_PROBLEM DETAILS_: Your task is to output, without alteration, each line from the one containing "kingdom: Animalia" through the final line of the records below.

START SOURCE INFORMATION

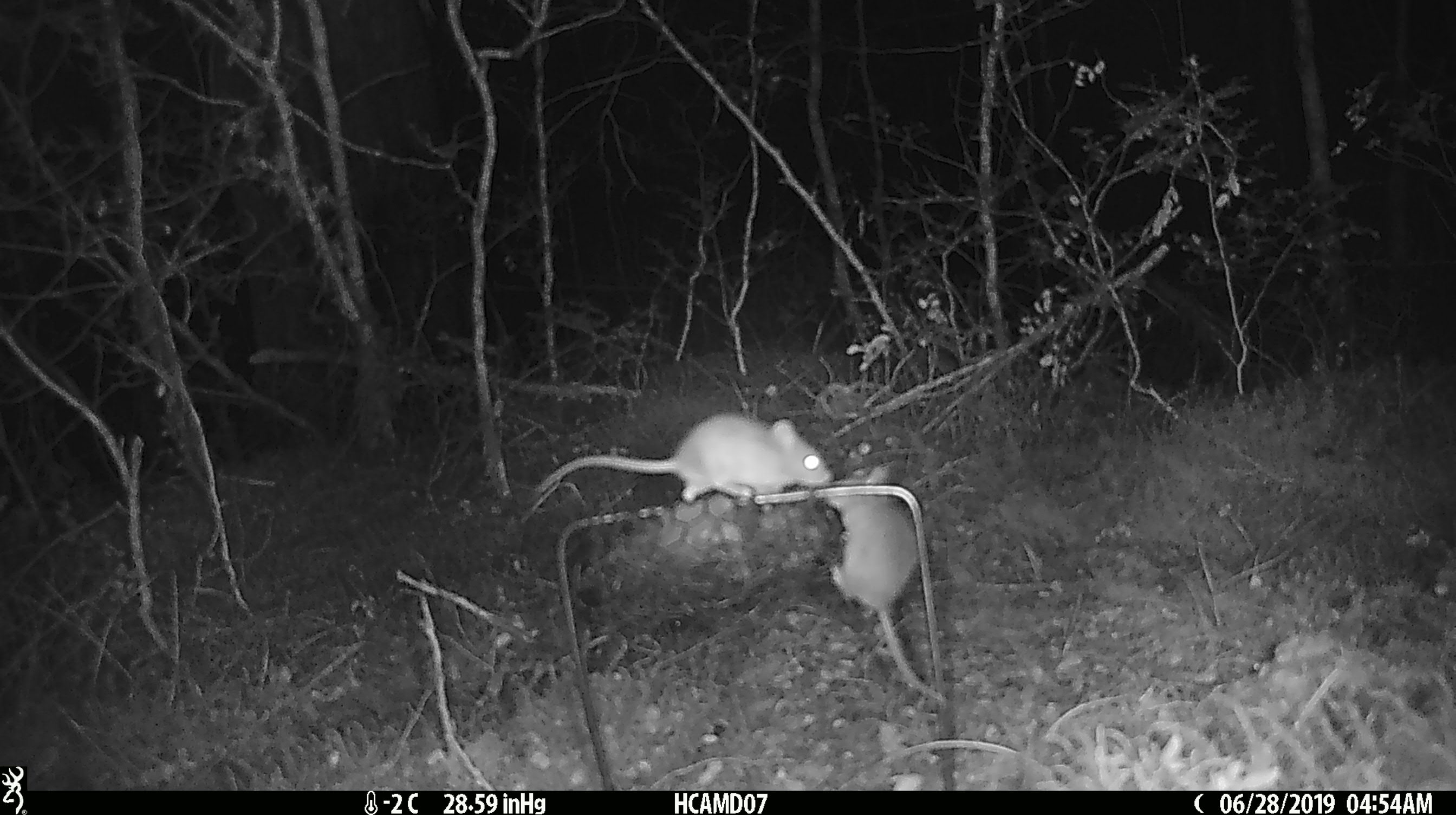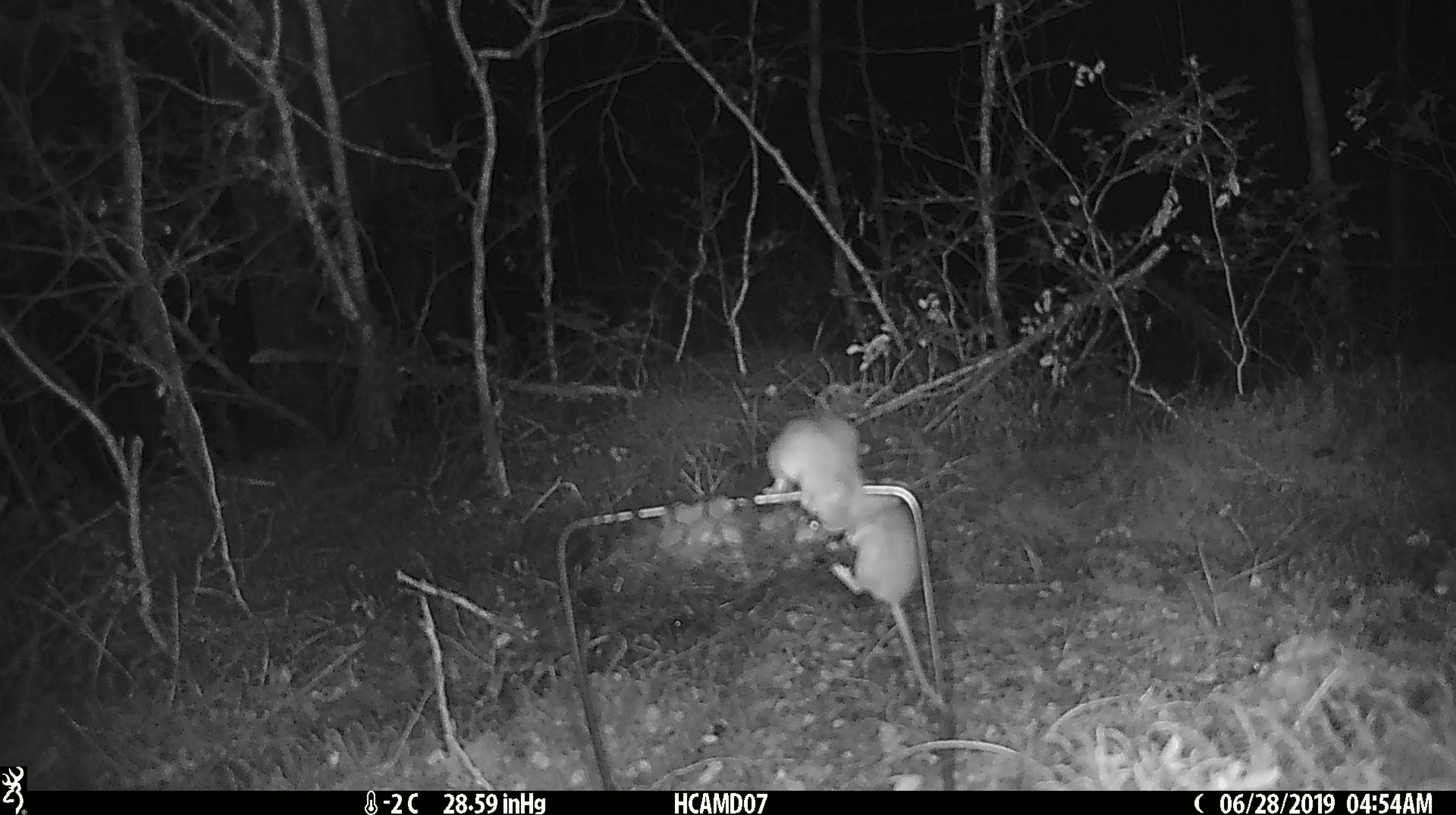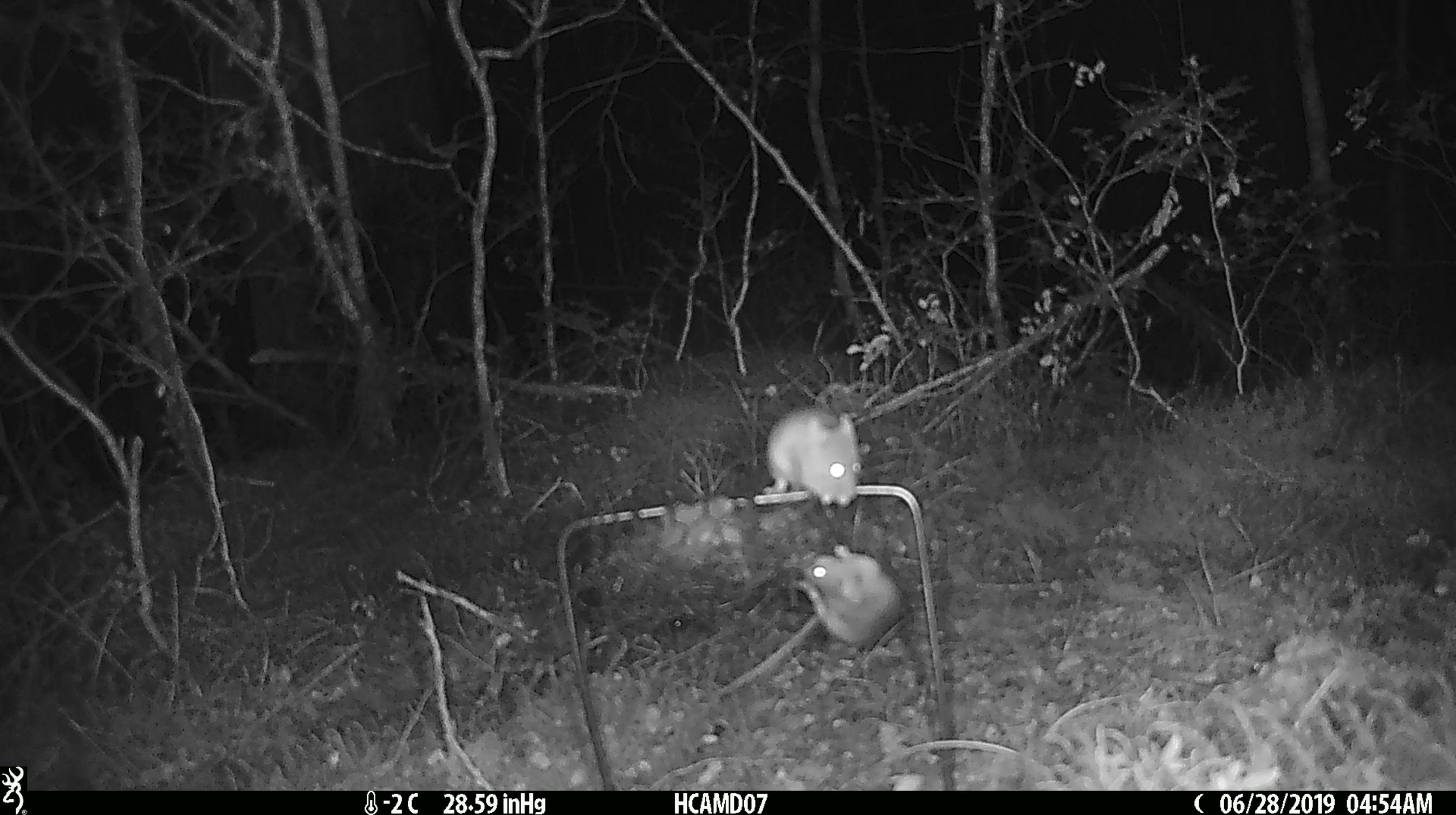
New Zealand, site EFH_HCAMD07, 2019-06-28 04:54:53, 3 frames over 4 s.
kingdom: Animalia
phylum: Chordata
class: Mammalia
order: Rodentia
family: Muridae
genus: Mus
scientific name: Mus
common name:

END SOURCE INFORMATION

_FINISHED TASK_:
kingdom: Animalia
phylum: Chordata
class: Mammalia
order: Rodentia
family: Muridae
genus: Mus
scientific name: Mus
common name:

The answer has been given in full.